Ao se encerrar a solenidade, o presidente desce do pequeno palanque e, para habitual desespero do esquema de segurança, se dirige a um grupo de turistas estrangeiros de pele branca e cabelos louros que já se preparava para entrar no ônibus. Todos se voltam para ele, atônitos. Uns sacam imediatamente suas máquinas fotográficas, outros vão logo em busca de um aperto de mão, de um contato direto. Todos sorriem. O guia da excursão, completamente perdido, não sabe se insiste para que voltem para o ônibus para manter o horário da intensa programação do dia ou vai também em busca de um abraço. Durante alguns minutos ocorre a confraternização, o presidente, suando muito dentro do seu terno azul em plena véspera de verão brasiliense, faz questão de apertar a mão de cada pessoa. Ele fala uma série de “tudo bem?” e “como vai?”.

Eles falam em inglês e alemão, pedem fotos, autógrafos. Uma confusão nada européia. Até que os seguranças o resgatam. Ele sai olhando para trás e acena sem parar, a se despedir. Aí ele passa ao meu lado e sorri, como se perguntasse “você viu isso?”. Eu digo apenas “sensacional, Lula”. Ele me dá adeus.

Aí eu acordei e fiquei com o sonho na cabeça. De imediato, recordei que já havia presenciado várias vezes algo semelhante ao longo dos últimos anos. Muitas vezes pela tevê, às vezes ao vivo. E me dei conta: daqui exatos 16 dias, isso se acaba. Não haverá mais quebras de protocolos e seguranças desesperados. Como ele mesmo afirmou em evento da CartaCapital, Lula será mais um ex-presidente.

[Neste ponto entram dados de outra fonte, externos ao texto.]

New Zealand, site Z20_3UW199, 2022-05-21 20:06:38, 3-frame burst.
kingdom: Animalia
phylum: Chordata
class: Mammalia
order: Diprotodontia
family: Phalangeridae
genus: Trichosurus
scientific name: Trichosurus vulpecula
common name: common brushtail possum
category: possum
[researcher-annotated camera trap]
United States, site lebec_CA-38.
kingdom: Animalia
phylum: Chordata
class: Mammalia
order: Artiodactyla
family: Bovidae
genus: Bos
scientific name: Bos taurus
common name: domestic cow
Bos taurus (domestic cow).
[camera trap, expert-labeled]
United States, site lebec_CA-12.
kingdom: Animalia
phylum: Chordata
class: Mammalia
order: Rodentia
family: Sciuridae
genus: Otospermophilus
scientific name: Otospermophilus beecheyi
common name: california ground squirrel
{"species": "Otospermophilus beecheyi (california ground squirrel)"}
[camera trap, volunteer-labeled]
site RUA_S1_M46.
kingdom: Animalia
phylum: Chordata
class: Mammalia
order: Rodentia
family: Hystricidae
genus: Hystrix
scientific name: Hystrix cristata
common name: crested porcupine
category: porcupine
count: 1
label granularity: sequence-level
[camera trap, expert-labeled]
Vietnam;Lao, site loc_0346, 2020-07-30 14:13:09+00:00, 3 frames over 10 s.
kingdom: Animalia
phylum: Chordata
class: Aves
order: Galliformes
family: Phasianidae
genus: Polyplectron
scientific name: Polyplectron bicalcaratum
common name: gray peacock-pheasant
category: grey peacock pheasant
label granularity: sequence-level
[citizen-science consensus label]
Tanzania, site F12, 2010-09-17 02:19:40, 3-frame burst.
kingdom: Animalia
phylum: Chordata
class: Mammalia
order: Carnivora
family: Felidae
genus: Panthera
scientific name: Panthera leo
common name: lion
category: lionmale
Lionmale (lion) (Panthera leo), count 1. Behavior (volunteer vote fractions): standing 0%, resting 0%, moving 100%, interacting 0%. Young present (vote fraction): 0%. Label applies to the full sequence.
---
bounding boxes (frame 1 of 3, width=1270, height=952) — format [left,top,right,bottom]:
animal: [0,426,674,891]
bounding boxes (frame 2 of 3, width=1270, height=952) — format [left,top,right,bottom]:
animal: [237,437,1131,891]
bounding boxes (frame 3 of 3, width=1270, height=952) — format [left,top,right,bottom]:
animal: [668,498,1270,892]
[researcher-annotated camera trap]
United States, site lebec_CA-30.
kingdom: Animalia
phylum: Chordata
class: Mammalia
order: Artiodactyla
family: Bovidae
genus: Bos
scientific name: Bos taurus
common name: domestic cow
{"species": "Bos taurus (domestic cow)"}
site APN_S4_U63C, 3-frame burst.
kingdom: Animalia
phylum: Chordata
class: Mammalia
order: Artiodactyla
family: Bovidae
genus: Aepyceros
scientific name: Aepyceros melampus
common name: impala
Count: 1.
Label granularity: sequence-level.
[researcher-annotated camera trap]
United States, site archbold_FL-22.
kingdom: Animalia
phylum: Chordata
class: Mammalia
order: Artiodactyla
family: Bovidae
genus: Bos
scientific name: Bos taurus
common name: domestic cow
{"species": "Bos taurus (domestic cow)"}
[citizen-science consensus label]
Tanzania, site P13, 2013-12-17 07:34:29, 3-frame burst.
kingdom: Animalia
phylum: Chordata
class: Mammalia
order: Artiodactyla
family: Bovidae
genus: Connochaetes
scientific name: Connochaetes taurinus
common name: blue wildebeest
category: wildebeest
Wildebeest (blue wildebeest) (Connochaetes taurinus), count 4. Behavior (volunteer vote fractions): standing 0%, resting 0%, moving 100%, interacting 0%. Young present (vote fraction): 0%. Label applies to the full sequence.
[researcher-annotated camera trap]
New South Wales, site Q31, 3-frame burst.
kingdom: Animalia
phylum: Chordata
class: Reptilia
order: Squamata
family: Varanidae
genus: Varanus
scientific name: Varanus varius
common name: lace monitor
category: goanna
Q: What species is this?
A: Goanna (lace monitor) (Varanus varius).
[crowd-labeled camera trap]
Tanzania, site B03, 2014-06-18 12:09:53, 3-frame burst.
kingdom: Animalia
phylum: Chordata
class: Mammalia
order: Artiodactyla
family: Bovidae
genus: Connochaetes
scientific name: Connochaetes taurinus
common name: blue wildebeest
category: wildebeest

Dou-me conta que são apenas 16 dias a nos separar do fim de uma era. A imprensa já se dedica aos balanços. Área por área de governo, o que andou, o que parou, o que regrediu. Ou avaliações por região do País. Ou ainda balanços cronológicos, a lembrar grandes acontecimentos, bons e ruins.

Enquanto faço a barba, repasso minhas críticas e frustrações com o governo, já consolidadas há tempo. Mas o que marca no final é sempre a convicção de que o País melhorou, os pobres estão menos pobres, a injustiça social diminuiu e as perspectivas são todas otimistas. E isso me basta.

Neste momento, a CBN chama minha atenção. No seu comentário diário, Lúcia Hipólito, indignada, ridiculariza as despedidas de Lula. “Ele não para de se despedir, todos os dias”. Ela diz isso logo naquele momento, em que eu havia acabado de despertar da minha despedida personalizada. Aumentei o volume do rádio.

Ela afirma que Lula não consegue se desgrudar do poder. Que como um rei, ele acha que o povo é seu, que não sobreviverá à ausência dos salamaleques e mordomias, dos serviçais “que lhe abrem as porta e fazem as ligações telefônicas”. O tom é de galhofa, ácido. “Está sendo muito doloroso para ele, está inaugurando até pedra fundamental”, ironiza. E vaticina: “Lula age como se fosse continuar na presidência, tem uma dificuldade enorme para deixar o poder e isso pode criar muitos problemas para a presidente eleita”.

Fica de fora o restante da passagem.